Density dynamics in translationally invariant spin-1/2 chains at high temperatures: a current auto-correlation approach to finite time- and length-scales

TL;DR

This paper studies high-temperature transport in translationally invariant spin-1/2 chains using a current auto-correlation approach, revealing diffusive behavior and quantifying diffusion constants through numerical methods.

Contribution

It introduces a method linking density variance evolution to current auto-correlation functions for finite times and lengths, enabling quantitative diffusion analysis.

Findings

Diffusive behavior observed in various spin chains.

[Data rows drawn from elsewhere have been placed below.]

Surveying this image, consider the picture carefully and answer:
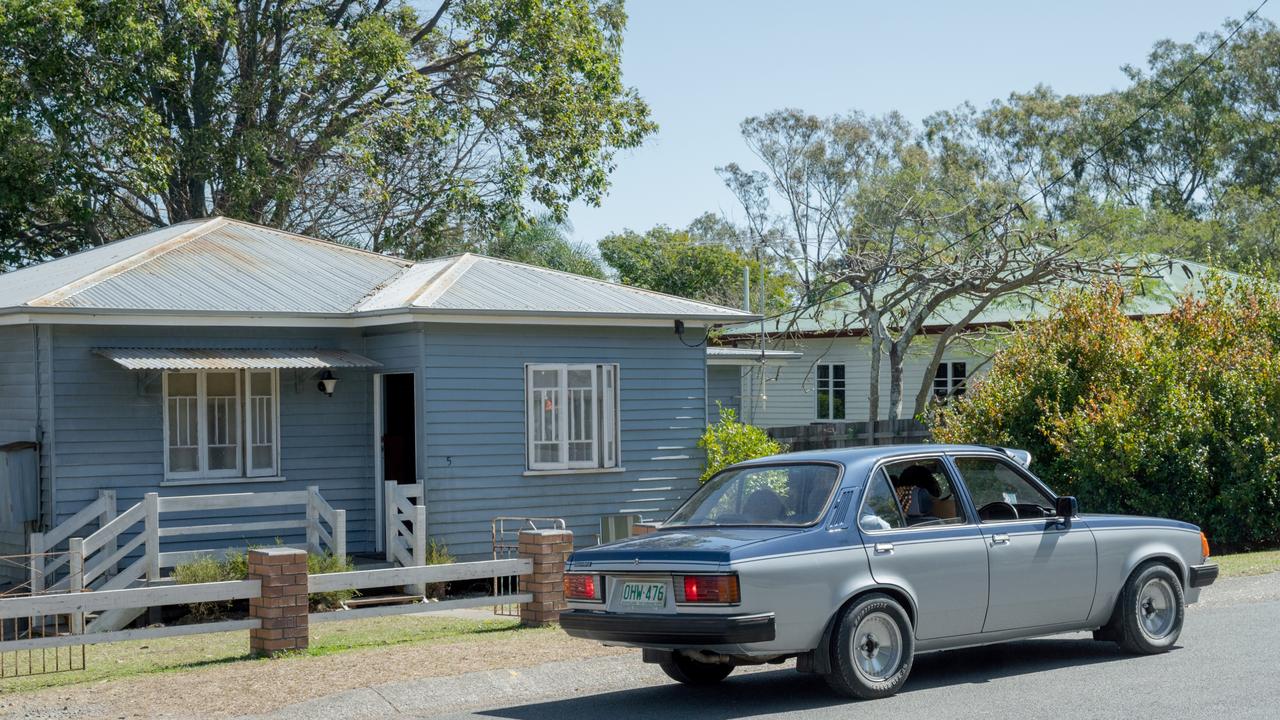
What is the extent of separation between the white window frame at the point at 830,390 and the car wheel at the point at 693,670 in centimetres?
2574

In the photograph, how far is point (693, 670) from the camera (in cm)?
913

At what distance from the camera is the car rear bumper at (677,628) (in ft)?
25.5

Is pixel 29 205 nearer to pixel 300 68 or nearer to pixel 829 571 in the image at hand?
pixel 300 68

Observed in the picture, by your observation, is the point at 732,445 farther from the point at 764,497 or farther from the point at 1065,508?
the point at 764,497

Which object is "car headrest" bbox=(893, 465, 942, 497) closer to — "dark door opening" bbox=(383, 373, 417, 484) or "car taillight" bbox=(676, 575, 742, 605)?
"car taillight" bbox=(676, 575, 742, 605)

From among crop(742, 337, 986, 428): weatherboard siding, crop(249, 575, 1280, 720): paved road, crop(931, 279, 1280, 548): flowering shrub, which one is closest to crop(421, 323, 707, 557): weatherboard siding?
crop(931, 279, 1280, 548): flowering shrub

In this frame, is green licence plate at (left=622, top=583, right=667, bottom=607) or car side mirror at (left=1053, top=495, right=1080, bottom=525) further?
car side mirror at (left=1053, top=495, right=1080, bottom=525)

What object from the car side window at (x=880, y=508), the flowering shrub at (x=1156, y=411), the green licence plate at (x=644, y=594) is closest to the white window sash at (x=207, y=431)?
the flowering shrub at (x=1156, y=411)

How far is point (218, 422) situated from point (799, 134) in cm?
4121

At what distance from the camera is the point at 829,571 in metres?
8.13

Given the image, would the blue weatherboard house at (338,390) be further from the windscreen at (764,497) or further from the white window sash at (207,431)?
the windscreen at (764,497)

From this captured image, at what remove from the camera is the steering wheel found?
30.2 ft

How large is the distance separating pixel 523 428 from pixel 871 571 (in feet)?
32.2

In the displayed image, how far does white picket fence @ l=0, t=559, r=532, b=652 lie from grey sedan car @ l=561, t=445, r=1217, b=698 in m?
2.95
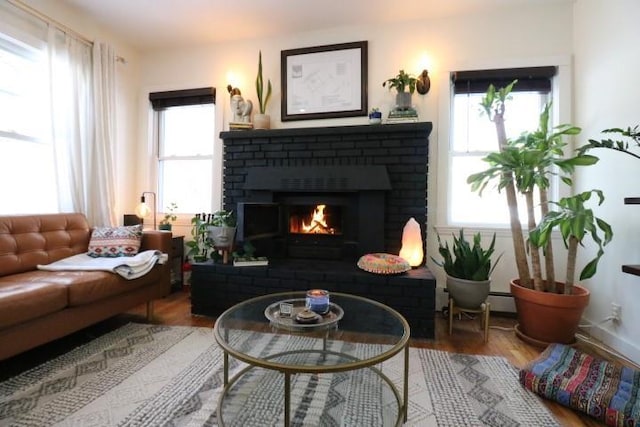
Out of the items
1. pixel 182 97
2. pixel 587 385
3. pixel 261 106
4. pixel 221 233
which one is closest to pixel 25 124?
pixel 182 97

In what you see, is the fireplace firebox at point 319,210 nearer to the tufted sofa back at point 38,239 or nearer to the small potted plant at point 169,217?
the small potted plant at point 169,217

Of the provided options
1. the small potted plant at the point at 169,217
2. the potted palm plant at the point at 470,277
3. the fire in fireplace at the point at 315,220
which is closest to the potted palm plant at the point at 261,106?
the fire in fireplace at the point at 315,220

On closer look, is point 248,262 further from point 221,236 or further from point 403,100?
point 403,100

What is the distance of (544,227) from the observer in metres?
1.77

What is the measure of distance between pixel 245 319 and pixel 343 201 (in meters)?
1.57

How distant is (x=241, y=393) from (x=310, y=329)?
18.6 inches

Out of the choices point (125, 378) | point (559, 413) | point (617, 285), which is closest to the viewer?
point (559, 413)

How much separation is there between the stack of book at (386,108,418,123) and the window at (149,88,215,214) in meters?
1.89

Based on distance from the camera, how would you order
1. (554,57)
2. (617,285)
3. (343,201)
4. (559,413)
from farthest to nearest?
(343,201) → (554,57) → (617,285) → (559,413)

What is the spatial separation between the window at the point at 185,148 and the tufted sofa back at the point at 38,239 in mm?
964

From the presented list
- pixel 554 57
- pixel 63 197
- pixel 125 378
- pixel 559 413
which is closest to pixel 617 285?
pixel 559 413

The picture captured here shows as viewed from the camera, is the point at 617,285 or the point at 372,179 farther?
the point at 372,179

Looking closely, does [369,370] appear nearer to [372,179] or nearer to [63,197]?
[372,179]

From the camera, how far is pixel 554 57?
2.41 metres
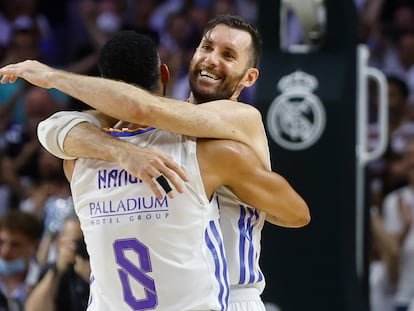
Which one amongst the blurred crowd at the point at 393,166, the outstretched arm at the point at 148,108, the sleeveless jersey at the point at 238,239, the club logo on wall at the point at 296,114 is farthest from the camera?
the blurred crowd at the point at 393,166

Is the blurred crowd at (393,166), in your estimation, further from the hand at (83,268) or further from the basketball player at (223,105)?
the basketball player at (223,105)

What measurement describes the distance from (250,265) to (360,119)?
3.26 metres

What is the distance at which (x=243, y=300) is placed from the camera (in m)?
4.49

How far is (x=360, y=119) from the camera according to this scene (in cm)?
753

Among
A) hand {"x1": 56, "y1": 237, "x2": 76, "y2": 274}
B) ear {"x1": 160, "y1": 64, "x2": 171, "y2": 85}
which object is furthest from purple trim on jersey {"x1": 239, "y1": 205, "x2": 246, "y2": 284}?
hand {"x1": 56, "y1": 237, "x2": 76, "y2": 274}

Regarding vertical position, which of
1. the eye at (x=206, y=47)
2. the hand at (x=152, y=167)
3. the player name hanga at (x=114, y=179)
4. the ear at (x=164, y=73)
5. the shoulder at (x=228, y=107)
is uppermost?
the eye at (x=206, y=47)

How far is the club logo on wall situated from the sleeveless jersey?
9.64 feet

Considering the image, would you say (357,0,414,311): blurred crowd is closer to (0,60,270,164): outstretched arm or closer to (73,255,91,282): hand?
(73,255,91,282): hand

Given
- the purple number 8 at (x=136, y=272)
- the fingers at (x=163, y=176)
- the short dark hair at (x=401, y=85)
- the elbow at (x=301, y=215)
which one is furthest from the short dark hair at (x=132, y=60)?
the short dark hair at (x=401, y=85)

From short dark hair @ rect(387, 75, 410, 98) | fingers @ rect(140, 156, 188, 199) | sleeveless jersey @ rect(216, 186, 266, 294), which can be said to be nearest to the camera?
fingers @ rect(140, 156, 188, 199)

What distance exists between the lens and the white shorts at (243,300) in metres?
4.48

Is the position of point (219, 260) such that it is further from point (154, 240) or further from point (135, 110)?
point (135, 110)

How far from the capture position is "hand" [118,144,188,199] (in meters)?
4.08

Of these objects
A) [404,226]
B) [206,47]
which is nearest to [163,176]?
[206,47]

Quantitative diffusion constants confirmed via numerical diagonalization.

Method applicable to finite time and length scales for transport analysis.

Abstract

We investigate transport in several translationally invariant spin-1/2 chains in the limit of high temperatures. We concretely consider spin transport in the anisotropic Heisenberg chain, the pure Heisenberg chain within an alternating field, and energy transport in an Ising chain which is exposed to a tilted field. Our approach is essentially based on a connection between the evolution of the variance of an inhomogeneous non-equilibrium density and the current auto-correlation function at finite times. Although this relationship is not restricted to the case of diffusive transport, it allows to extract a quantitative value for the diffusion constant in that case. By means of numerically exact diagonalization we indeed observe diffusive behavior in the considered spin chains for a range of model parameters and confirm the diffusion coefficients which were obtained for these systems from non-equilibrium bath scenarios.